By analyzing existing cross correlation between Oxford Lane Capital and Artificial Intelligence Technology, you can compare the effects of market volatilities on Oxford Lane and Artificial Intelligence and check how they will diversify away market risk if combined in the same portfolio for a given time horizon. You can also utilize pair trading strategies of matching a long position in Oxford Lane with a short position of Artificial Intelligence. Check out your portfolio center. Please also check ongoing floating volatility patterns of Oxford Lane and Artificial Intelligence.

Diversification Opportunities for Oxford Lane and Artificial Intelligence

-0.45
  Correlation Coefficient

Very good diversification

The 3 months correlation between Oxford and Artificial is -0.45. Overlapping area represents the amount of risk that can be diversified away by holding Oxford Lane Capital and Artificial Intelligence Techno in the same portfolio, assuming nothing else is changed. The correlation between historical prices or returns on Artificial Intelligence and Oxford Lane is a relative statistical measure of the degree to which these equity instruments tend to move together. The correlation coefficient measures the extent to which returns on Oxford Lane Capital are associated (or correlated) with Artificial Intelligence. Values of the correlation coefficient range from -1 to +1, where. The correlation of zero (0) is possible when the price movement of Artificial Intelligence has no effect on the direction of Oxford Lane i.e., Oxford Lane and Artificial Intelligence go up and down completely randomly.

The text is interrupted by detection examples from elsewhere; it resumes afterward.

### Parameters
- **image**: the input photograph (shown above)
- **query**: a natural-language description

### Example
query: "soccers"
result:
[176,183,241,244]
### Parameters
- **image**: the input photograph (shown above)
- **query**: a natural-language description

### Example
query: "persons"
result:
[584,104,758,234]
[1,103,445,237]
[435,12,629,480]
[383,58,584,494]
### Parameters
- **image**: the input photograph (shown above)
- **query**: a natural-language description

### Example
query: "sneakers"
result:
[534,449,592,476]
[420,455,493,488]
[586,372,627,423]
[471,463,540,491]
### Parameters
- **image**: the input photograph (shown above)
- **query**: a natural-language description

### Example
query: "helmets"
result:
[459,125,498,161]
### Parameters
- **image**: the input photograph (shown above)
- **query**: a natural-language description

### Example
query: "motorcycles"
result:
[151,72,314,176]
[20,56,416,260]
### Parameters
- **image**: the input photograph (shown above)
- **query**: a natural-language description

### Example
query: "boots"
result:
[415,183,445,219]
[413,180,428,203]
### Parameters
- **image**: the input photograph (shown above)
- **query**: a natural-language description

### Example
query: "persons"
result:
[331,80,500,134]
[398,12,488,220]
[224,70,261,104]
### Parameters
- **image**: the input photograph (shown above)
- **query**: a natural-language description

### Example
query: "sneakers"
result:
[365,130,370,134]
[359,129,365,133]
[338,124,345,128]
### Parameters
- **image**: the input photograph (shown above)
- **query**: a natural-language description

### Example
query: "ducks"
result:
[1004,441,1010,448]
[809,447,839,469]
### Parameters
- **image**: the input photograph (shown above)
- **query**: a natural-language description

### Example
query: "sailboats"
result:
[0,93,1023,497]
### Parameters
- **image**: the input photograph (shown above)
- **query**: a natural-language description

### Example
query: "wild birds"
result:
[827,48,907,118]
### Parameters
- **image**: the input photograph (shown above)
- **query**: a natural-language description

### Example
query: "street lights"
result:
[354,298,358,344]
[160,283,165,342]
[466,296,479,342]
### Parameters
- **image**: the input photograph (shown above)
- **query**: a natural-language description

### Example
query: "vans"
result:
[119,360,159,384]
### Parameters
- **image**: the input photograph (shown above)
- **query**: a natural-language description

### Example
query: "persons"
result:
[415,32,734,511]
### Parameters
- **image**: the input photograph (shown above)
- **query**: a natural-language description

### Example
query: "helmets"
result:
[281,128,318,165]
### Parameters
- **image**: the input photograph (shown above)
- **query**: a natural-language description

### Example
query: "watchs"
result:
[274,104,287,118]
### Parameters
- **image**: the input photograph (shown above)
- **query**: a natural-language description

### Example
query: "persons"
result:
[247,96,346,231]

Pair Corralation between Oxford Lane and Artificial Intelligence

Given the investment horizon of 90 days Oxford Lane Capital is expected to generate 0.13 times more return on investment than Artificial Intelligence. However, Oxford Lane Capital is 7.56 times less risky than Artificial Intelligence. It trades about 0.05 of its potential returns per unit of risk. Artificial Intelligence Technology is currently generating about -0.07 per unit of risk. If you would invest  495.00  in Oxford Lane Capital on September 1, 2024 and sell it today you would earn a total of  31.00  from holding Oxford Lane Capital or generate 6.26% return on investment over 90 days.
Time Period3 Months [change]
DirectionMoves Against 
StrengthVery Weak
Accuracy99.21%
ValuesDaily Returns

Oxford Lane Capital  vs.  Artificial Intelligence Techno

 Performance 
       Timeline  
Oxford Lane Capital 

Risk-Adjusted Performance

8 of 100

 
Weak
 
Strong
OK
Compared to the overall equity markets, risk-adjusted returns on investments in Oxford Lane Capital are ranked lower than 8 (%) of all global equities and portfolios over the last 90 days. In spite of rather sound essential indicators, Oxford Lane is not utilizing all of its potentials. The latest stock price tumult, may contribute to shorter-term losses for the shareholders.
Artificial Intelligence 

Risk-Adjusted Performance

0 of 100

 
Weak
 
Strong
Very Weak
Over the last 90 days Artificial Intelligence Technology has generated negative risk-adjusted returns adding no value to investors with long positions. In spite of fairly strong basic indicators, Artificial Intelligence is not utilizing all of its potentials. The newest stock price disturbance, may contribute to short-term losses for the investors.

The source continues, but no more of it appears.